Thursday, December 8, 2011

Running TinkerCell from USB

To store all the settings in a USB drive, do this:
  1. Use Settings -> "Export current settings" to export "settings.ini"
  2. Copy the "settings.ini" file to the same location as TinkerCell (on the Mac, this will be TinkerCell.app/Contents/MacOS)
  3. Now the TinkerCell application folder is self-contained. Copy it on a USB drive. That's all.
What exactly is this doing?
The "settings.ini" stores settings such as window position and sizes, catalog items to display, plot line colors, and so on. Usually, these settings are stored on the computer where TinkerCell runs, but the export option described above can be used to save and load the settings from a file. TinkerCell will first check if there is a "settings.ini" file; if not, then it will load settings from the local machine. So, if you distribute TinkerCell on a USB with the "settings.ini" file, then everyone who copied TinkerCell from that USB drive will have the same settings.

Careful when using dual-monitor: The settings file also includes window positions, so if you use a dual-monitor setup, be sure that the TinkerCell window is on the first monitor. Otherwise, it will load outside the screen when you load it in another computer without a second monitor. 




Friday, November 25, 2011

Simple animation based on simulated result


The tc_setAlpha function allows C, Python, Octave plugins to change the transparency of items on the screen. This "Shade after Simulation" python plugin uses this function to perform a simple animation based on simulated data (or any other data that has been plotted). See the end of the plugins documentation for the code.



Thursday, November 10, 2011

Tuesday, September 13, 2011

SBML and Antimony as modules

The modular framework in TinkerCell is designed to support practically any format that can be loaded into TinkerCell. As a consequence, Antimony and SBML files can be used as modules. In the schreenshot below, a TinkerCell oscillator module is modeled using an Antimony script.
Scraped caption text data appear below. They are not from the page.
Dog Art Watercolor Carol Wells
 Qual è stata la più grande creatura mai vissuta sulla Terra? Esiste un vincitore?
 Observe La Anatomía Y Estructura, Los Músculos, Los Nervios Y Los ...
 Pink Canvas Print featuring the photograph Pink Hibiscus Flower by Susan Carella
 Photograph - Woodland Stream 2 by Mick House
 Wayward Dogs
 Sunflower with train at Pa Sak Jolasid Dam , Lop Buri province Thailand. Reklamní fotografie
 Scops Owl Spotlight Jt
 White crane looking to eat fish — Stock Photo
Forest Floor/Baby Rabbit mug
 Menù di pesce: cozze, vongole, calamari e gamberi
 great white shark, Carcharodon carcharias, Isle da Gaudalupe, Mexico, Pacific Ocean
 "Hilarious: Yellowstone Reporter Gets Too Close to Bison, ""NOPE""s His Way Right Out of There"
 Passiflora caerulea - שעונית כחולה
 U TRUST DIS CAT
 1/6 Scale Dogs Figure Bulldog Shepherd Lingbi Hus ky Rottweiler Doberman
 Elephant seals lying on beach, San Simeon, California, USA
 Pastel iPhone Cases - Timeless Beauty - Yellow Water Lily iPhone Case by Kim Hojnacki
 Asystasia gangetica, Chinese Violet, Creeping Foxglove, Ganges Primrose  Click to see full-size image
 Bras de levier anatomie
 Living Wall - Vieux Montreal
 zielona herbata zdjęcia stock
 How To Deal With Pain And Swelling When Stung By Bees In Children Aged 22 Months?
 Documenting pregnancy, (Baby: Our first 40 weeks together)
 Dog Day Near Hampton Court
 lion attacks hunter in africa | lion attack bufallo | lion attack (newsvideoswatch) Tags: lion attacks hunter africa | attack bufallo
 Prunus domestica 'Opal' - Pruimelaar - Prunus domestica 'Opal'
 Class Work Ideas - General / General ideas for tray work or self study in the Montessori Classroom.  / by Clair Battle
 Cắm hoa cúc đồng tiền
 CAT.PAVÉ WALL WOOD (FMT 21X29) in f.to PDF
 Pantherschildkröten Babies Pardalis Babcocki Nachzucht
The modular framework maps variables in the Antimony script to variables in the conceptual model.

Friday, September 2, 2011

Same network, different behaviors

Since TinkerCell decouples the notion of a "biological network", or system, from the actual mathematical model, it is possible to generate multiple models of the same system. The screenshot below is of an enzyme with two states, enz1 and enz2. Both states are auto-catalytic. Because of this dual positive feedback, one would guess that the system would become bistable. However, this system is bistable only for certain model implementations. If steady state assumptions are used in the model, then the system is bistable. If mass-action kinetics is used, we see that the intermediate states of the enzyme catalysis process are not really in steady state, and in such models, the bistability also disappears. 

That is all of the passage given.